= Sheriffs in South Africa =

Sheriffs in South Africa are officers of the court and function as the executive arm of the court. They are responsible for serving court processes like summonses and subpoenas. They play an important role in the execution of court orders like the attachments of immovable and movable property; evictions, demolitions etc. The Sheriffs Act 90 of 1986, which came into operation on 1 March 1990, governs the sheriffs' profession. A sheriff is appointed by the Minister of Justice and Correctional Services in terms of Section 2 of the Act.

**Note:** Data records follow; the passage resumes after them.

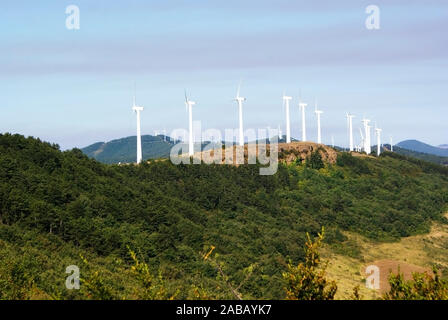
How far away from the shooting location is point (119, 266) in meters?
60.6

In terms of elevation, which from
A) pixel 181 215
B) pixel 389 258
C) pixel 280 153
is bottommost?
pixel 389 258

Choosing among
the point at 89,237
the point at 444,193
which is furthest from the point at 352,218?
the point at 89,237

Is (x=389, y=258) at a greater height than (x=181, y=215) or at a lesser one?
lesser

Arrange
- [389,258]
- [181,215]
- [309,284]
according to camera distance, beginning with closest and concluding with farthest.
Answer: [309,284] → [181,215] → [389,258]

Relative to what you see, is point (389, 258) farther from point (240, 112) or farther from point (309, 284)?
point (309, 284)

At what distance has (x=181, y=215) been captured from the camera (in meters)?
84.8

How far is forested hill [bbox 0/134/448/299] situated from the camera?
2242 inches

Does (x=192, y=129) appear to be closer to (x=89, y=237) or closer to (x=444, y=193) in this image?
(x=89, y=237)

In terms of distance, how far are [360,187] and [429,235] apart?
17.9 m

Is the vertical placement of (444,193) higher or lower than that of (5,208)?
lower

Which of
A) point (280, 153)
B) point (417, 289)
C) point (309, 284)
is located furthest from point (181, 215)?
point (309, 284)

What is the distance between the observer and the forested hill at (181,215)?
56938mm

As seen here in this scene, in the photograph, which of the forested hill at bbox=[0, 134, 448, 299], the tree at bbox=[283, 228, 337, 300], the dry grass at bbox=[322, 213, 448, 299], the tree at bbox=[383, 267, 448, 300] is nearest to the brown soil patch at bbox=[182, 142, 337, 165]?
the forested hill at bbox=[0, 134, 448, 299]
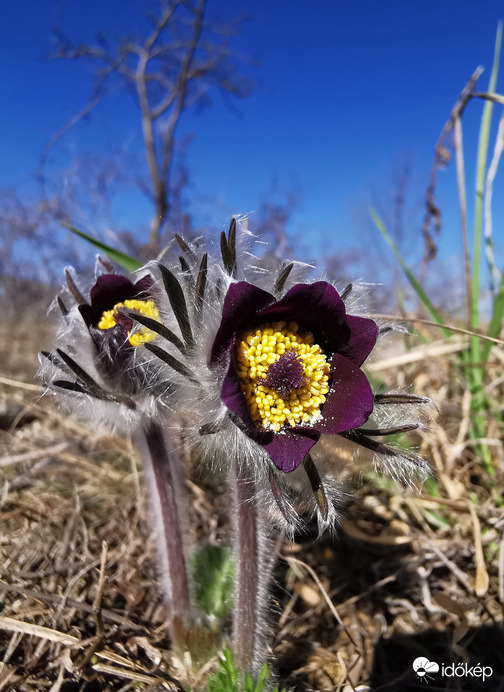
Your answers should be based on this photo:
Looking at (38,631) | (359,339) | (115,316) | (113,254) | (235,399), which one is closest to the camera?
(235,399)

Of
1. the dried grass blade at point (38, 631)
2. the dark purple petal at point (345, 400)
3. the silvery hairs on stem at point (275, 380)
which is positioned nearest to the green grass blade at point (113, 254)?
the silvery hairs on stem at point (275, 380)

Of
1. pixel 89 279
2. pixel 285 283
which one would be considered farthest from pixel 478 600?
pixel 89 279

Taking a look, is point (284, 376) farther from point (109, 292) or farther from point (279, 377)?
point (109, 292)

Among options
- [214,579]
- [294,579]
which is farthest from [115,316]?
[294,579]

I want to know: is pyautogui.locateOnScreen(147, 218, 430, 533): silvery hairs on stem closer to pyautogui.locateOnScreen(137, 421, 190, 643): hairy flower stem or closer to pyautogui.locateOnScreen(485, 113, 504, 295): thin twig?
pyautogui.locateOnScreen(137, 421, 190, 643): hairy flower stem

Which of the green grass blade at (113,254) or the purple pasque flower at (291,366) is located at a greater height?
the green grass blade at (113,254)

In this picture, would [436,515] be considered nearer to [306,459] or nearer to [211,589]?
[211,589]

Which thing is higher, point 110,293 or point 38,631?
point 110,293

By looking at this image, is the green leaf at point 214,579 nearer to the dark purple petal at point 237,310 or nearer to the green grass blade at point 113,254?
the dark purple petal at point 237,310

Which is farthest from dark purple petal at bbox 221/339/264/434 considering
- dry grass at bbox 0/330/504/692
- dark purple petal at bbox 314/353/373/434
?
dry grass at bbox 0/330/504/692
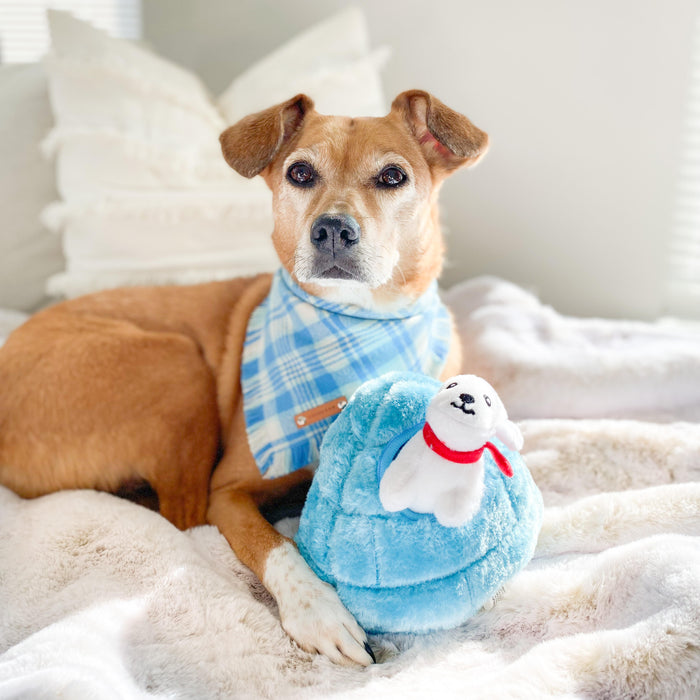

==South African Board for Sheriffs==
The South African Board for Sheriffs is a statutory body established under section 7 of the Sheriffs Act and consists of 11 members appointed by the Minister of Justice and Correctional Services. The Executive Manager of the Board, Sharon Snell is responsible for the day-to-day operations. The Board has as its main responsibility to safeguard the interests of the general public against abuse by the sheriffs. The Board has disciplinary authority over sheriffs and deputy sheriffs.

==Fiduciary duty==
Sheriffs are in a position of trust and collect and receive trust moneys belonging to third parties. Sheriffs have to open and maintain a separate trust account wherein all trust moneys are deposited which they hold or receive on behalf of third parties. Trust moneys do not form part of the assets of the sheriffs estate in the event of insolvency or death.

==Fidelity Fund for Sheriffs==

Section 26 of the Act created the Fidelity Fund for Sheriffs. The Fidelity Fund is controlled and managed by the Board. Its purpose is to compensate persons who suffer a loss due to the inappropriate actions of a sheriff.